Thanksgiving plans? Well, I don't really have any. Our family dinner is tomorrow at one of my kid's homes. This morning I was signed up to do a Turkey Trot in Raleigh but my body told me it didn't exactly want to get up at 5:00 am and run in 30-degree temps, so I slept in. I may go for a run later today if things warm up.
One thing I will definitely thank God for today is my work. I love the work I do immensely. Of course, work cannot provide ultimate fulfillment. I am God's child. In that fact lies my identity. But no task that glorifies him, no matter how menial, is to be despised.
Jesus proved this when he washed his disciples' feet. There need be no division between Mary and Martha, between the contemplative and the active life.
My running is as much an opportunity for devotion as is my academic study of the text. Even my "creative" work belongs first and foremost to God, who grants the inspiration. "God works in different ways, but it is the same God who does the work in all of us" (1 Cor. 12:6). My own productivity (be it agricultural or intellectual) is merely a response to God's creative work in me.
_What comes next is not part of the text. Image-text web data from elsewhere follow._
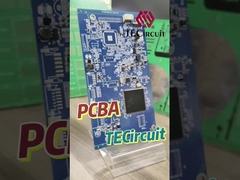 PCBA SMT クイックターン PCB組立 革新のためのプロトタイプ製造を加速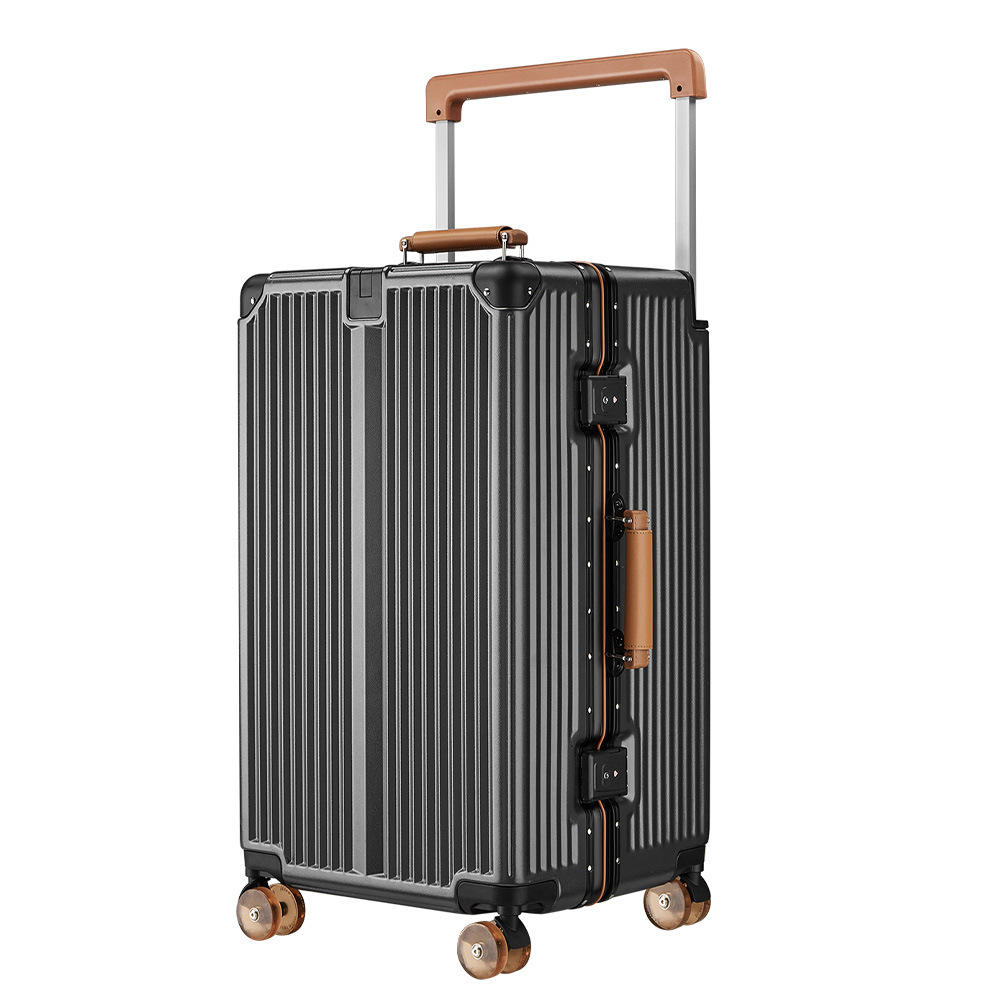 กราไฟต์-น้ำตาล [ล้อแบน]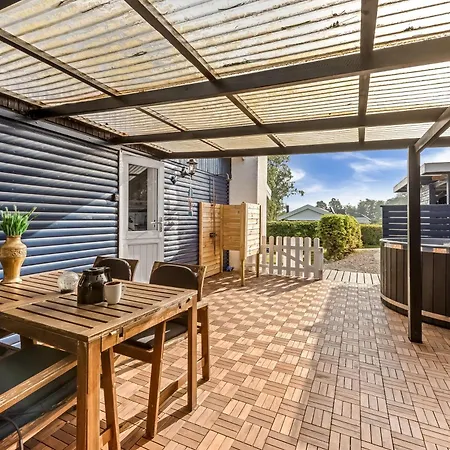 Casa vacanze With Hot Tub In A Scenic Retreat Haderslev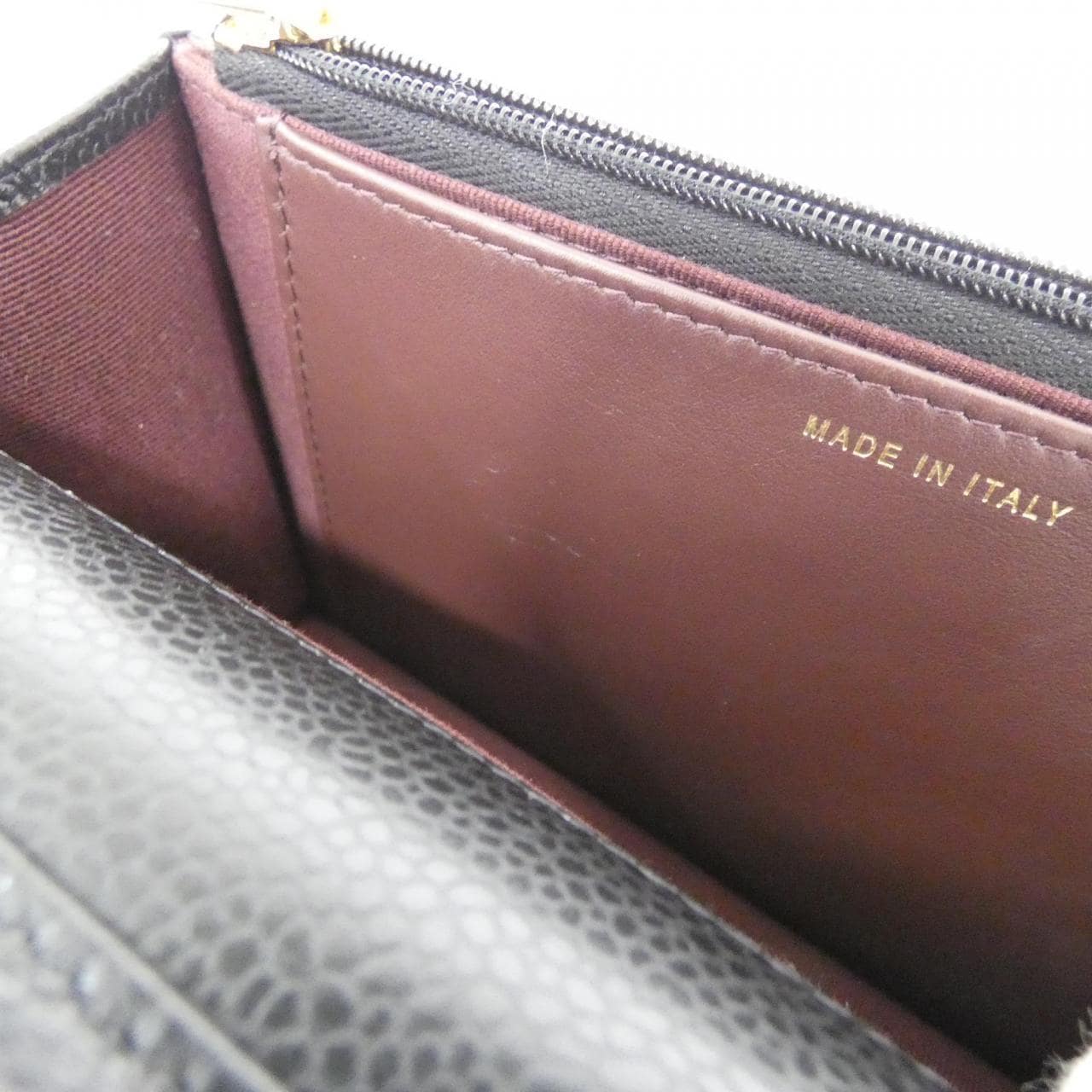 シャネル AP4241 チェーンウォレット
One test of our work is how it enhances or undermines the glory of God. Good work is always his creative work in us. He delights in using fragile pots of clay because "this makes it clear that our great power is from God, not from ourselves" (2 Cor. 4:7). "My work" is therefore an oxymoron. The paradox is that we choose to take credit for what we think we have done, and this attitude always breeds disastrous results.
This view of work is not without its mystery, of course, but it's not the mystery of why God would have us work. The mystery is how we, as frail and fallen human beings, can participate in the work of God on this earth.
And so, on this Thanksgiving Day 2021, I rejoice in my Savior, who has given me work to do. I may plant and water, but only he can make things grow. Glory to God.